Opini  

Tanah Kaya, Rakyat Merana: Paradoks Pembangunan di Ujung Timur

Oleh: Faldi Ramli

____________________

DI tanah timur Nusantara, termasuk Maluku Utara yang mewarisi rahmat laut luas, rempah bernilai sejarah, tambang berlimpah, dan hutan rimbun, terbentang pusaka alam seolah titipan suci dari generasi leluhur. Namun di tanah sekaya ini, lahir ironi yang menampar rasa keadilan: limpahan anugerah belum menumbuhkan kemakmuran sejati bagi rakyatnya. Sebaliknya, luka struktural terus diwariskan turun-temurun, memelihara ketimpangan yang semakin mencolok. Kekayaan justru dirampas segelintir pemilik modal, sementara rakyat yang menjaga dan merawat tanahnya tetap terpinggirkan. Marx menyebut ini sebagai perampasan nilai lebih (surplus value), di mana tenaga, tanah, dan sumber daya rakyat dihisap untuk memperkaya minoritas. Rakyat teralienasi — terpisah dari alat produksi, dari tanahnya, dari lautnya — dan tak lagi berdaulat atas sumber penghidupan yang mestinya menjadi hak kolektif.

Panggung pembangunan di Maluku Utara berkali-kali dihiasi narasi gemerlap, diwarnai slogan-slogan yang menyanjung kemajuan.
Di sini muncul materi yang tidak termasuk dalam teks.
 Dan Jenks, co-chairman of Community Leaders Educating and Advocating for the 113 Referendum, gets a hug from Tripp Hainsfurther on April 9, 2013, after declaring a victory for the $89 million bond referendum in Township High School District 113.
Namun di desa-desa dan pesisir, kemiskinan tetap membatu, ketimpangan mencengkeram, dan pembangunan dasar tertatih-tatih. Di setiap musim pemilu, janji kesejahteraan dijual bak komoditas, tetapi hak rakyat tetap dibatasi oleh sistem yang lebih mengutamakan akumulasi modal ketimbang keadilan distribusi. Konsep Marx tentang basis dan superstruktur terlihat jelas di sini: kebijakan pembangunan (superstruktur) dikuasai oleh kepentingan segelintir elite ekonomi (basis), yang menata seluruh institusi agar mempertahankan pola dominasi. Rakyat sekadar menjadi bidak politik, bukan penentu arah pembangunan.

Ali Shariati pernah menyinggung “kesadaran tertindas,” dan Marx menamainya false consciousness — keadaan di mana rakyat dibuat percaya bahwa ketertindasan adalah takdir, padahal sesungguhnya hasil rekayasa struktur sosial yang timpang. Di Maluku Utara, banyak masyarakat akhirnya pasrah, kehilangan keberanian menuntut hak, sebab setiap suara kritis dibungkam atas nama stabilitas. Padahal stabilitas semacam ini hanyalah kedok agar jalannya eksploitasi tetap aman. Marx mengingatkan, sistem kapitalistik sengaja merawat kesadaran palsu, agar rakyat tak pernah menyadari posisi mereka sebagai kelas tertindas. Akhirnya, pembangunan berubah menjadi panggung tipu daya, di mana rakyat diperlihatkan sepotong pencitraan, sementara kenyataan di bawah tetap pahit dan getir.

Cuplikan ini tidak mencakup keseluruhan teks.